You can see what that browser was like on this WorldWideWeb page. Everything was then ready for the first website in 1991. Tim hosted the first website on his NeXT server titled “World Wide Web” in that year. It provided a brief introduction to the World Wide Web by describing it as a wide-area information initiative for accessing many documents. That first website remains online today, and you can view it on a dedicated CERN site. The final milestone in the early development of the World Wide Web came in 1993. Then Tim Berners-Lee and CERN submitted a document placing the web in the public domain. That document further defined the World Wide Web and confirmed CERN did not claim any intellectual ownership rights of it. Therefore, nobody owns the Web as CERN adopted an open for all policy. The WorldWideWeb browser Tim developed was little more than a text editor.

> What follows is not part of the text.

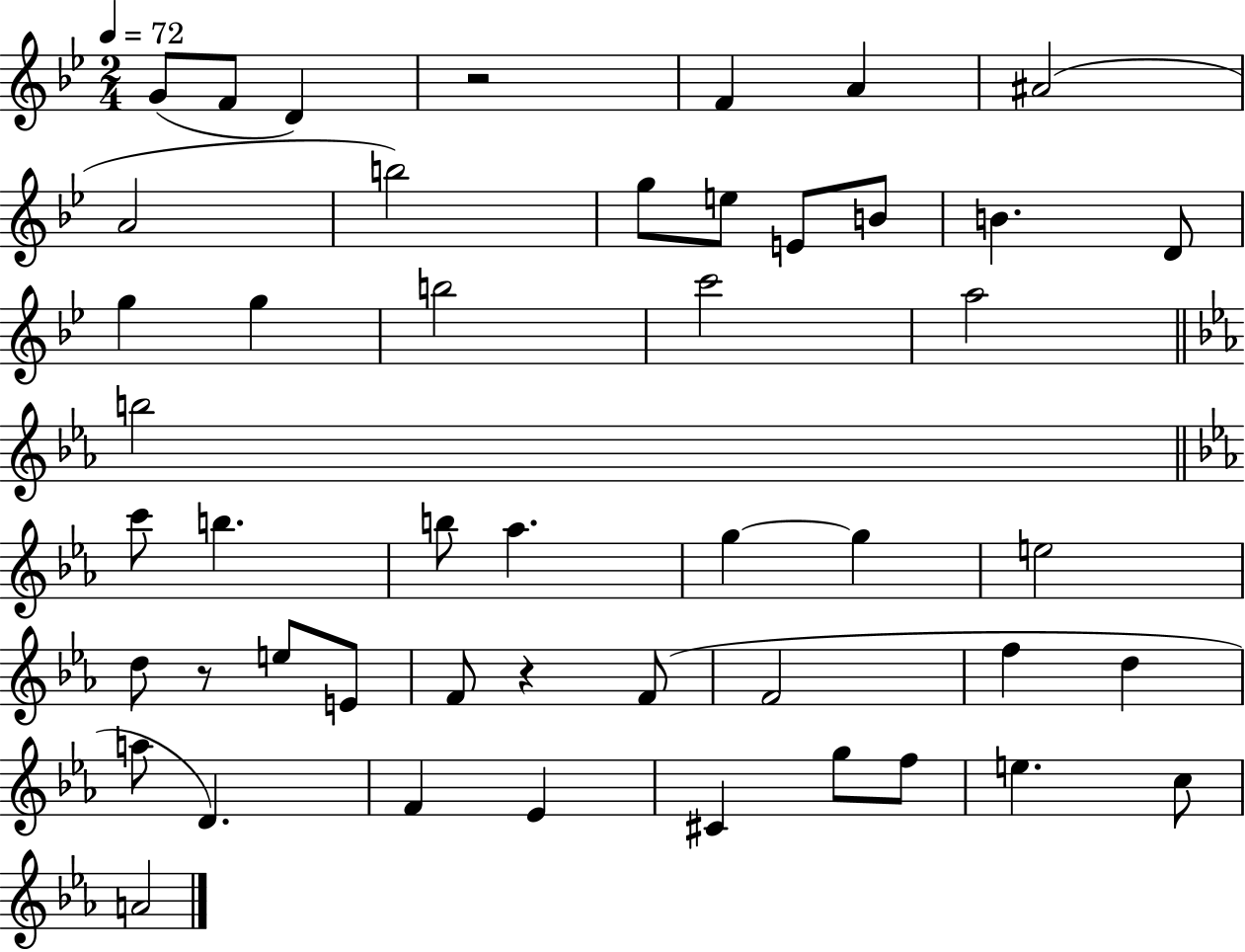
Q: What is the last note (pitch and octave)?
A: A4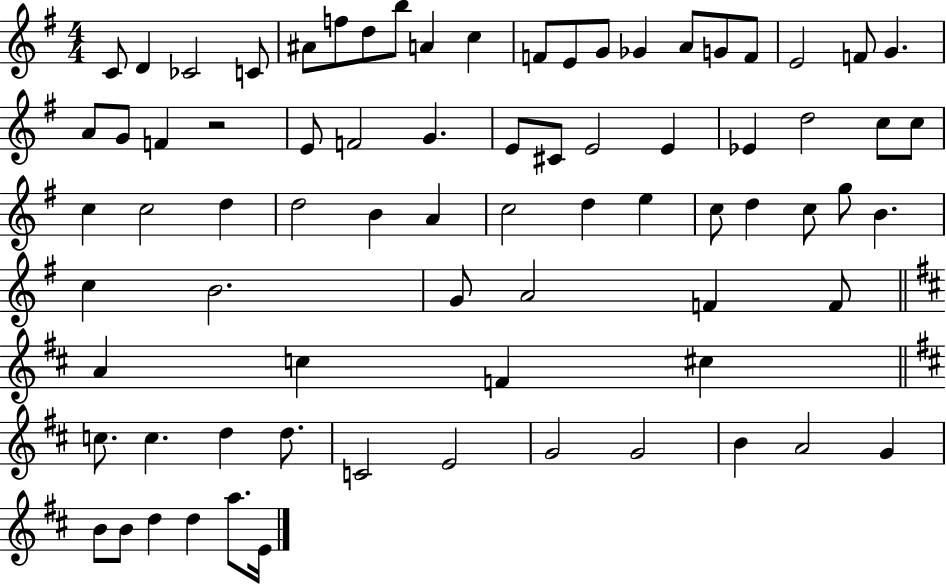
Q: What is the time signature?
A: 4/4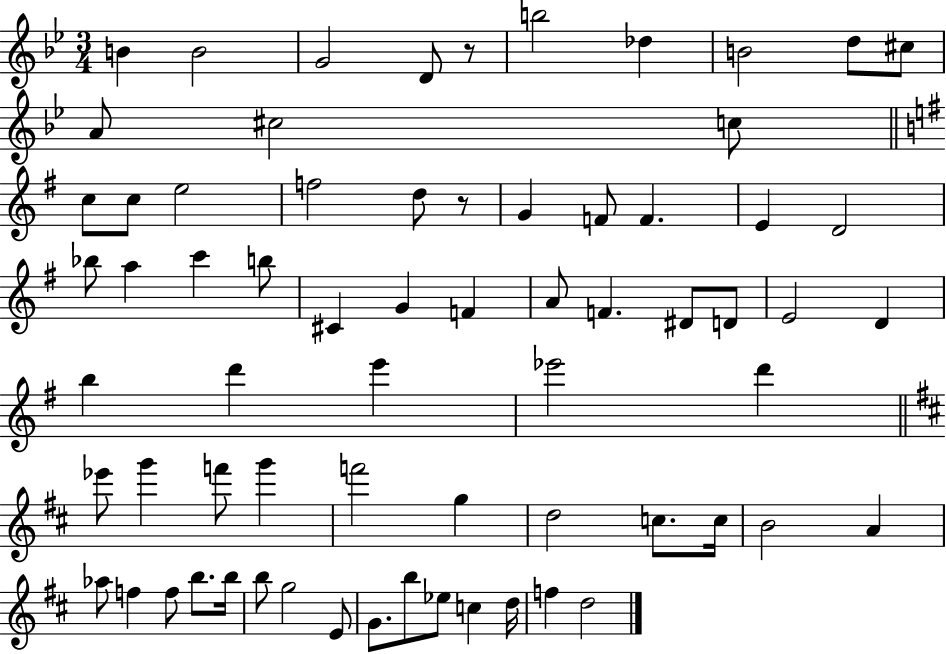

It wasn’t until 1992 the first graphical browsers that could handle images emerged. Young programmers in Finland developed the first graphical browser and named it Erwise. However, the developers of Erwise did not seek to commercialize it, and the browser never took off. NCSA released Mosaic in 1993, the first graphical browser that popularized browsing. Mosaic could display images alongside text. Users could now view websites that incorporated text, images, videos, and sound for the first time within Mosaic. Mosaic soon became the biggest browser, with a user base eclipsing the one-million mark. However, Mosaic would not remain the world’s foremost web browser for long. Microsoft released Internet Explorer in 1995 and bundled it with their Windows platforms. Internet Explorer emerged victorious in the first browser war, with a user base share reaching the 90 percent mark in its heyday. Internet Explorer has quite a history itself, but we won't dive into that too much here. Websites during the World Wide Web’s early years were rather basic.
However, that started to change in 1995 when the programmer Brandan Eich developed the JavaScript scripting language for webpages. JavaScript soon became one of the core languages for website development alongside HTML and CSS. It enabled website designers to add interactive elements to pages and create more dynamic sites. Jeff Bezos founded the Amazon site in 1995. Though Bezos originally called it Cadabara (a magical spell), he later chose Amazon, one of the world’s longest rivers, to be the name. Amazon started as a website selling books but expanded to sell much, much more as it became the world’s largest online retailer. The computer scientists Sergey Brin and Larry Page founded the Google search engine and company during 1997-1998. The Google search engine was originally called BackRub, but Brin and Page soon renamed it. It was supposed to be called Googol, but a typo established the Google domain name. Blogs (online web diaries and journals) became the new big thing on the World Wide Web during 1999-2003. Blogger was one of the first notable blogging platforms established in 1999 that enabled users to set up online journals from templates.